══ Given passage

Hello sweetheart, get me mergers and acquisitions: the rise of Steven Rattner.

AuthorWeiss, Philip

HELLO SWEETHEART, GET ME MERGERS AND ACQUISITIONS

On a night in August 1982, in a loud New York restaurant off Union Square, Steven Rattner, a London correspondent for The New York Times, and Roger Altman, an investment banker at Lehman Brothers Kuhn Loeb, met for dinner to discuss Rattner's future. The two had become good friends a couple of years earlier when Altman was an assistant secretary of the treasury and Rattner was covering Jimmy Carter's economic policy for the Times. Now Rattner, at the age of 30, had decided he wanted to leave journalism.

Rattner was one of the Times's ablest writers. His rise in the organization had been rapid: at 22, clerk to James Reston, at 23, covering energy, one of the most important stories in the country, at 24, a full member of the Washington bureau, at 29, a foreign correspondent in a prestige bureau. But by the summer of 1982, Rattner felt he needed a change. Coming home on vacation, he had considered several options. He'd stopped in on G. William Miller, the former secretary of the treasury, whom Rattner had covered two years before. Miller now ran a merchant banking firm in Washington. He thought Rattner was a "brilliant guy' and was eager to take him on. There were other ideas: venture capital, for example, and management consulting, though Rattner worried that consulting was like being a business reporter for the Times "without 950,000 daily readers.'

Most attractive was investment banking. The field had lured a stream of former Carter officials: Altman and Peter Solomon from Treasury, Josh Gotbaum and Ralph L. Schlosstein from Stuart Eizenstat's domestic policy office, David Aaron from the National Security Council. Most of them were at Lehman Brothers, which, in contrast to the more hidebound, blue-blooded banks, frequently hired people on the basis of experience (and connections) in government. Peter G. Peterson, the man at the top, had been Richard Nixon's commerce secretary.

Over dinner, Altman lobbied his young friend on behalf of Lehman. It was a good time to become an investment banker. Banking was changing, and Rattner had the personality for its competitive new encironment of short-term relationships. His persuasive skills would be useful for selling clients on deals, Altman told him. Working a client wasn't so different from working a source. Rattner also knew how to handle himself in the presence of important people like Paul Volcker. Finally, Rattner's skill in reporting on complex economic matters would help him on Wall Street. "He could understand the interplay of legal, tax, regulatory, and finance questions, very complex stuff,' Altman says now, "to look at things like a three-dimensional chess game.'

Altman was certainly right about its being a good time for banking. The new spirit of competition brought about by deregulation combined with the rise of a new materialist ethic, especially in Manhattan, had made investment banking glamorous in much the same way that journalism had been in the years after Watergate. Investment bankers and arbitragers like Bruce Wasserstein and Ivan Boesky were bing profiled in mainstream publications like Esquire and The Atlantic. Expanded newspaper financial sections reported on the human drama behind merger battles. Radio stations quoted the gold price between rock songs.

════

_Task A_
Please reproduce the stretch of the Steven Rattner article from "Hello sweetheart, get me mergers and acquisitions: the" through "to leave journalism.".
The Steven Rattner article and the entries that come after it are unrelated.

══ Available records

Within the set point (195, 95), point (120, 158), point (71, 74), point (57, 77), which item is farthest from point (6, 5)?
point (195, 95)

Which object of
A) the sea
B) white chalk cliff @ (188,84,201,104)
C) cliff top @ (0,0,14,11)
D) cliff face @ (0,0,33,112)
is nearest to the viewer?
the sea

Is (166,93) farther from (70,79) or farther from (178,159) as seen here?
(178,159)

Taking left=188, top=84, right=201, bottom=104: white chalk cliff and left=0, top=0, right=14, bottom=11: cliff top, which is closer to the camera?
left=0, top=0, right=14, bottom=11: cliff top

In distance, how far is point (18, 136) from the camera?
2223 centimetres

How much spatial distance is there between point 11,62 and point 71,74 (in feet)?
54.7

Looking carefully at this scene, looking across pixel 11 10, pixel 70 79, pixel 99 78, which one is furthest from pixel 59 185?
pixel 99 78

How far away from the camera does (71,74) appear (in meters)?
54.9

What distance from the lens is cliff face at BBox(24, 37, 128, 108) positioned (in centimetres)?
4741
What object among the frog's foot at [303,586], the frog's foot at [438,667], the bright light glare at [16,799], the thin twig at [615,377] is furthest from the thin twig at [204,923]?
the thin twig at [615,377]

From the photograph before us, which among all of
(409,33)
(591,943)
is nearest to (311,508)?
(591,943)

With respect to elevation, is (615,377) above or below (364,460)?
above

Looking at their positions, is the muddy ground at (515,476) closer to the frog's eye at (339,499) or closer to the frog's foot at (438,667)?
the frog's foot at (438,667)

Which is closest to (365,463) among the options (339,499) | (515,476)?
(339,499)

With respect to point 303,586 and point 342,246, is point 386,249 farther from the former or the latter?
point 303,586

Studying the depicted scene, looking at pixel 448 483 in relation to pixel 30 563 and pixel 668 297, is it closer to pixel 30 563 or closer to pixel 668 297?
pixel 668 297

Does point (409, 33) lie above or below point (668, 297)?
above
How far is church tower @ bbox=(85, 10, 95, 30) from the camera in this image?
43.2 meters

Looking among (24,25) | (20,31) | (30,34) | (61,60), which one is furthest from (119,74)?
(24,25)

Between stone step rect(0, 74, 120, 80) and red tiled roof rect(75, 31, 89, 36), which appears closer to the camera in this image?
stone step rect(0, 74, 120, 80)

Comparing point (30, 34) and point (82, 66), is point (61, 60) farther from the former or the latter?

════

_Task B_
Render the stretch of entries from the line containing "Looking among (24,25)" through the end of the entries as a numbered list, leaving out blank lines.

_Response A_
Hello sweetheart, get me mergers and acquisitions: the rise of Steven Rattner.

AuthorWeiss, Philip

HELLO SWEETHEART, GET ME MERGERS AND ACQUISITIONS

On a night in August 1982, in a loud New York restaurant off Union Square, Steven Rattner, a London correspondent for The New York Times, and Roger Altman, an investment banker at Lehman Brothers Kuhn Loeb, met for dinner to discuss Rattner's future. The two had become good friends a couple of years earlier when Altman was an assistant secretary of the treasury and Rattner was covering Jimmy Carter's economic policy for the Times. Now Rattner, at the age of 30, had decided he wanted to leave journalism.

_Response B_
1. Looking among (24,25) | (20,31) | (30,34) | (61,60), which one is furthest from (119,74)?
2. (24,25)
3. Between stone step rect(0, 74, 120, 80) and red tiled roof rect(75, 31, 89, 36), which appears closer to the camera in this image?
4. stone step rect(0, 74, 120, 80)
5. Comparing point (30, 34) and point (82, 66), is point (61, 60) farther from the former or the latter?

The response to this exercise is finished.